▶ About this exercise: In the article on the 25-Year Environment Plan, when was the plan originally due to be published?

A Green Future?

Policy Intern, Rachael Treharne, takes a closer look at the 25-Year Environment Plan.

Rachael Treharne is Hope for the Future's Climate Policy Intern. Find out more about Rachael at our 'Who are we' page. 

Rachael Treharne is Hope for the Future's Climate Policy Intern. Find out more about Rachael at our 'Who are we' page

Last week the Prime Minister, alongside Michael Gove, finally unveiled ‘A Green Future’; a 25 year plan for protecting and enhancing the environment, originally due for publication in 2016. Its contents indicate how nature will be valued following our exit from the EU. This has implications not just for conservation, but for sectors including farming and public health, and for efforts to address global environmental problems such as plastic waste.

The 151 page document lays out a strong, positive vision for taking a more holistic approach to environmental protection, recognising that the integrity of the natural world is central to a healthy economy, as well as to human wellbeing. It contains some important commitments, notably to retain key principles underlying EU environmental law and to establish an independent watchdog which will hold the government to account.

However, its description by Boris Johnson as a ‘ground-breaking step to protect our planet’ is more than a little grandiose. Despite signals that the plan does indicate genuine intention to tackle environmental issues from air pollution to soil health, it is non-binding, lacks urgency, and is, in places, vague.

What is in the plan?

Six key areas are covered: sustainable land use, nature restoration, health and wellbeing, pollution and waste, the marine environment, and tackling global environmental issues.

[Stored data entries]
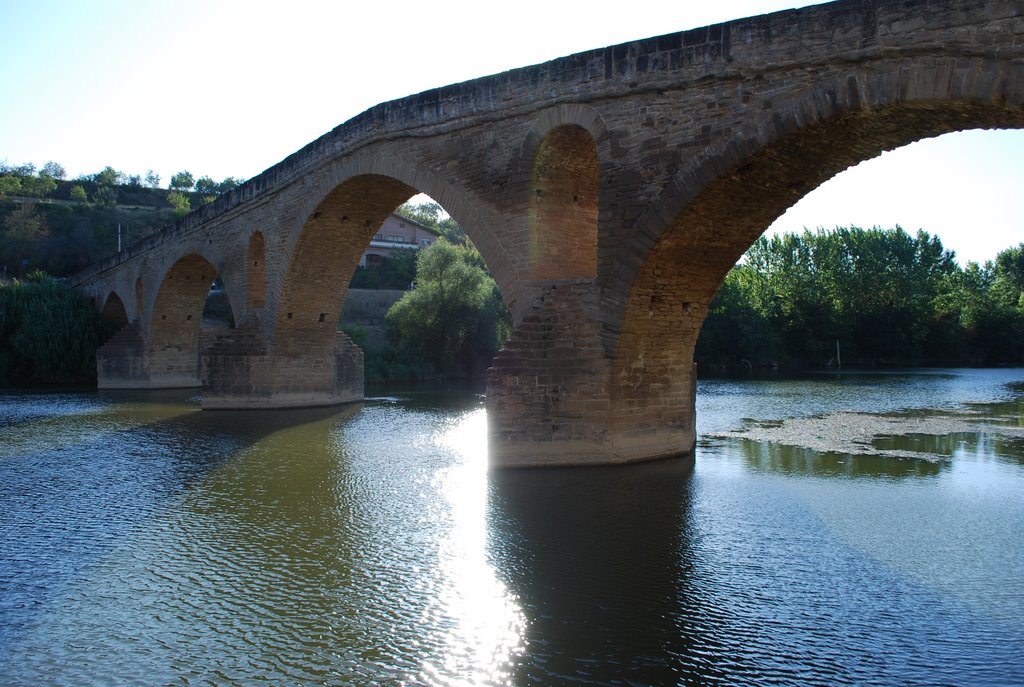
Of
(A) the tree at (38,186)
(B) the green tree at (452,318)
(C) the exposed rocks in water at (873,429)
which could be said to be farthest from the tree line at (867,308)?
(A) the tree at (38,186)

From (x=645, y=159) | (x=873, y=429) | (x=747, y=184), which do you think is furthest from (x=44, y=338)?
(x=747, y=184)

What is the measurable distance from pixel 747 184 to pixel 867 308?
119 feet

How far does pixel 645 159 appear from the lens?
9.01m

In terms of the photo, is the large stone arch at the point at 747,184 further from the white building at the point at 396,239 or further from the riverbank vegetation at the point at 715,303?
the white building at the point at 396,239

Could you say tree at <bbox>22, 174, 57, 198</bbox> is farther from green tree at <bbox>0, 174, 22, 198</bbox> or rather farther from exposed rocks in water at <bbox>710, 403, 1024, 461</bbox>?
exposed rocks in water at <bbox>710, 403, 1024, 461</bbox>

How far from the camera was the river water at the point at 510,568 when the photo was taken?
4.51 metres

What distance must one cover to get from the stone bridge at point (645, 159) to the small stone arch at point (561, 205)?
0.07ft

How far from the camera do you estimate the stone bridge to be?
6.88 m

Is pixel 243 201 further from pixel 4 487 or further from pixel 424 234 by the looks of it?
pixel 424 234

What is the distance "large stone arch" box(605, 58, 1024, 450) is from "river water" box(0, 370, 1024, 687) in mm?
1065

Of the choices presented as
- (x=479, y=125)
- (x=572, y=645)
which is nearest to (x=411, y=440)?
(x=479, y=125)

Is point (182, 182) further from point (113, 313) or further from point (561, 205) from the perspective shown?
point (561, 205)

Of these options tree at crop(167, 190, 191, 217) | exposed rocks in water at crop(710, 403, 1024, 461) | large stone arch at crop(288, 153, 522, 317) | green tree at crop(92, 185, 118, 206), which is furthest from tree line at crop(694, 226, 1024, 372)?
green tree at crop(92, 185, 118, 206)

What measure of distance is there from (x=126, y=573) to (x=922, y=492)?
23.8 feet
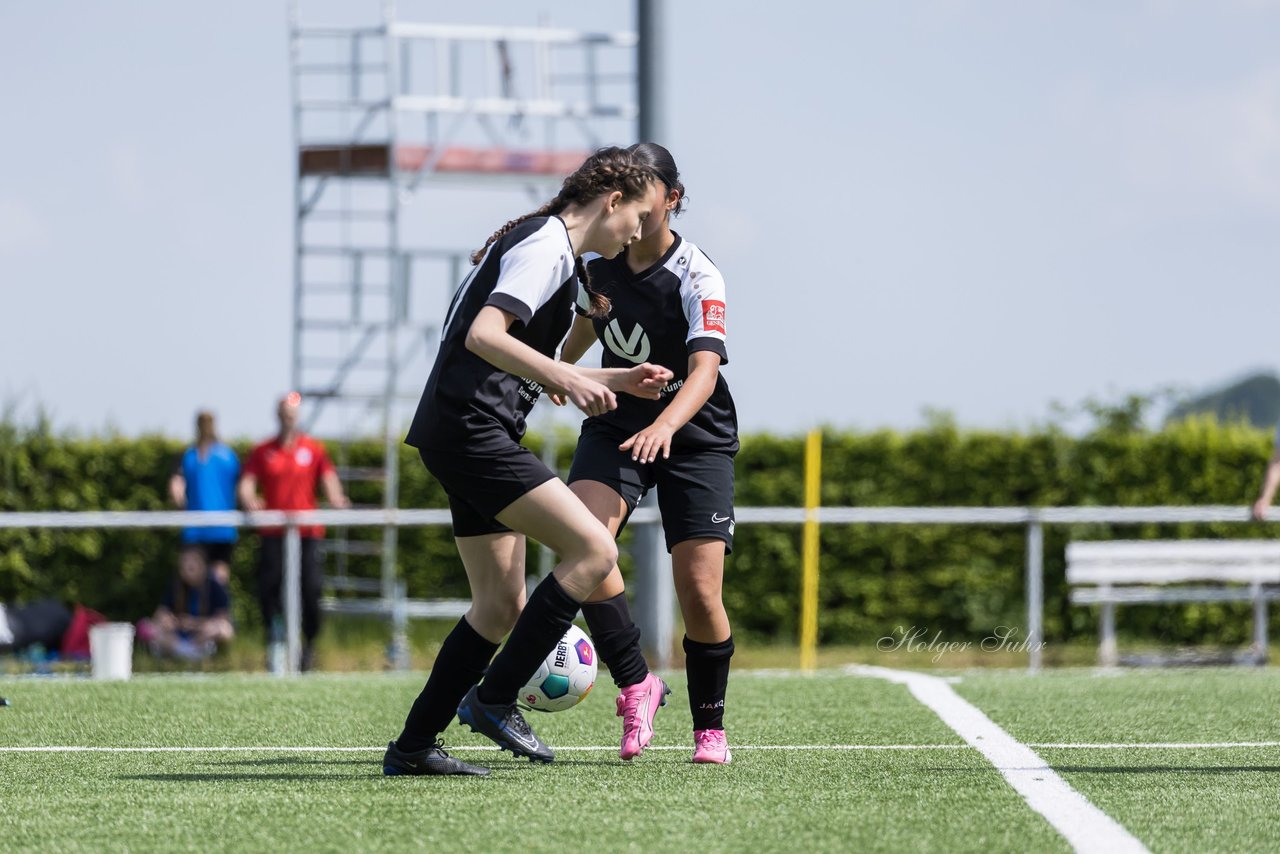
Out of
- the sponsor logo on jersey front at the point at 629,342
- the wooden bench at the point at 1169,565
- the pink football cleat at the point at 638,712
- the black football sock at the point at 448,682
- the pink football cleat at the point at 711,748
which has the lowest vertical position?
the wooden bench at the point at 1169,565

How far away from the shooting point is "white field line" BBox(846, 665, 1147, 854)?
146 inches

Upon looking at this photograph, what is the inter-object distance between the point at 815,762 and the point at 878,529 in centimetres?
929

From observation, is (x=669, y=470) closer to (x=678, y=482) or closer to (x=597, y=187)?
(x=678, y=482)

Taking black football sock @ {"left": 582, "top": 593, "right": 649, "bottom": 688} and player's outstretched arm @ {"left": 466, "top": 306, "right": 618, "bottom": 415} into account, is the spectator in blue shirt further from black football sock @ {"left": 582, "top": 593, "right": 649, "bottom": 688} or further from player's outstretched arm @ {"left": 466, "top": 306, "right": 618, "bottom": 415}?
player's outstretched arm @ {"left": 466, "top": 306, "right": 618, "bottom": 415}

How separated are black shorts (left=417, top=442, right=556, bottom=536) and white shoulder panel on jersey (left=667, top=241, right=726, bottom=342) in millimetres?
782

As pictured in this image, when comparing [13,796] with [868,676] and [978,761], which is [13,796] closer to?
[978,761]

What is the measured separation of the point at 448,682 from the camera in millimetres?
4742

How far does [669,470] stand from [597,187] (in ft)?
3.29

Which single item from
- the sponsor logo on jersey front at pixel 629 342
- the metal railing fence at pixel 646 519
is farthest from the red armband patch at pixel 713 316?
the metal railing fence at pixel 646 519

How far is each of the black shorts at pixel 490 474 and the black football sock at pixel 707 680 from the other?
1.01 meters

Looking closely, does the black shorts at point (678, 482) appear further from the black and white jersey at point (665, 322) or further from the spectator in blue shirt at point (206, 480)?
the spectator in blue shirt at point (206, 480)

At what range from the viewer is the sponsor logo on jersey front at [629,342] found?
5.28 meters

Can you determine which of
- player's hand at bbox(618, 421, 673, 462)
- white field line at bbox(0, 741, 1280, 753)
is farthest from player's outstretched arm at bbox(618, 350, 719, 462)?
white field line at bbox(0, 741, 1280, 753)

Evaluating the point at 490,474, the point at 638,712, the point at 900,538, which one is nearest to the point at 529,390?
the point at 490,474
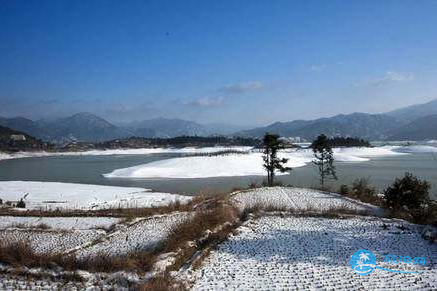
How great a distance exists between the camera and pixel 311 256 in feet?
23.1

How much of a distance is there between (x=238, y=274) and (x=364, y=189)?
13531mm

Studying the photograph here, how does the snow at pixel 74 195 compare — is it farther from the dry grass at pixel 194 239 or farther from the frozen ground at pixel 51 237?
the dry grass at pixel 194 239

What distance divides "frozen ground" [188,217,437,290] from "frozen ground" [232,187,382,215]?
9.70ft

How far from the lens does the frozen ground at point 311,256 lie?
564cm

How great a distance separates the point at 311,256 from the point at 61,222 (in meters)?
8.34

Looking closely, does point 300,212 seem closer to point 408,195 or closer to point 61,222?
point 408,195

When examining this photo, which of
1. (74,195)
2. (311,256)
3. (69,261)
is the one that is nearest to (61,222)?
(69,261)

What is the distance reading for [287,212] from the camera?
1175cm

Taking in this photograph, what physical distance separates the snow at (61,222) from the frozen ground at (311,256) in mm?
4735

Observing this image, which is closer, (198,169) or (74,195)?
(74,195)

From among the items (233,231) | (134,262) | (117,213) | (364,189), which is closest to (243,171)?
(364,189)

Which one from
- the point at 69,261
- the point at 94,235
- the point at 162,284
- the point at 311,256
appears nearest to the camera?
the point at 162,284

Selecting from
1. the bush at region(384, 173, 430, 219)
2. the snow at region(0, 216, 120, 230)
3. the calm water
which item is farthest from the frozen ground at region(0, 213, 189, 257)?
the bush at region(384, 173, 430, 219)

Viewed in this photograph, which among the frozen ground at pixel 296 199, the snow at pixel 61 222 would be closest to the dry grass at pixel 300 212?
the frozen ground at pixel 296 199
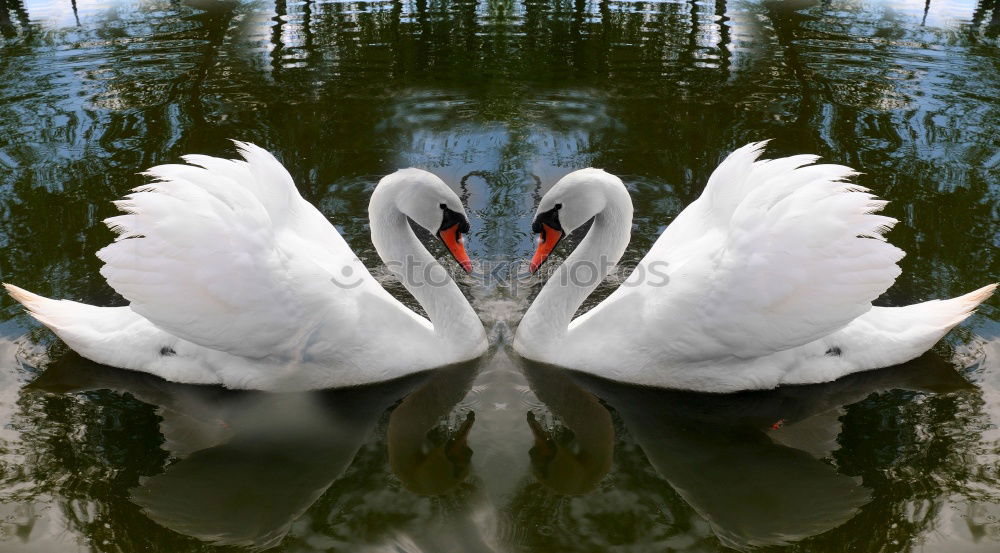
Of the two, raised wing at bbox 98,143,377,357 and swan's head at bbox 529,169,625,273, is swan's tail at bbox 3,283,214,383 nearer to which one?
raised wing at bbox 98,143,377,357

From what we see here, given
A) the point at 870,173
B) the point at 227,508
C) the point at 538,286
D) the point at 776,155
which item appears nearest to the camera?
the point at 227,508

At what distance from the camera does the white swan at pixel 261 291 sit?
5.07 metres

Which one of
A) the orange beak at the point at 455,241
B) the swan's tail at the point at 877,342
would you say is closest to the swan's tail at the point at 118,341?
the orange beak at the point at 455,241

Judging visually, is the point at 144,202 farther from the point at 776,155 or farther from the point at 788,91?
the point at 788,91

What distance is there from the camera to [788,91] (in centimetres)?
1082

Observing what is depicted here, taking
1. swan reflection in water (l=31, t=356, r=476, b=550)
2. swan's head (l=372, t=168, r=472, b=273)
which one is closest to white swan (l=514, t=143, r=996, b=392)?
swan's head (l=372, t=168, r=472, b=273)

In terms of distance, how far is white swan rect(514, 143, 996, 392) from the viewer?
5.04 meters

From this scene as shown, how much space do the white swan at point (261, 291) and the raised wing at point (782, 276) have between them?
4.97 ft

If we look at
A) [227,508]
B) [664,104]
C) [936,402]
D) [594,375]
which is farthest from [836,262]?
[664,104]

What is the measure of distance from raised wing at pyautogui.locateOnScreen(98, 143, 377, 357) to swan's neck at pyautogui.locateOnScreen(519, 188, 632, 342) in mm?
1314

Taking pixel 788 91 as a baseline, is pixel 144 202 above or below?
above

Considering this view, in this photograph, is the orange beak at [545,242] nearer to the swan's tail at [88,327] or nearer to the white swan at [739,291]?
the white swan at [739,291]

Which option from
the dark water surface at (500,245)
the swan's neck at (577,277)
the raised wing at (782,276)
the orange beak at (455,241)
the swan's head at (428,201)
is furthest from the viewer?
the swan's neck at (577,277)

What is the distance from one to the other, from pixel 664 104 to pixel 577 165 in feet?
7.13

▶ Reply to the task: In 2016.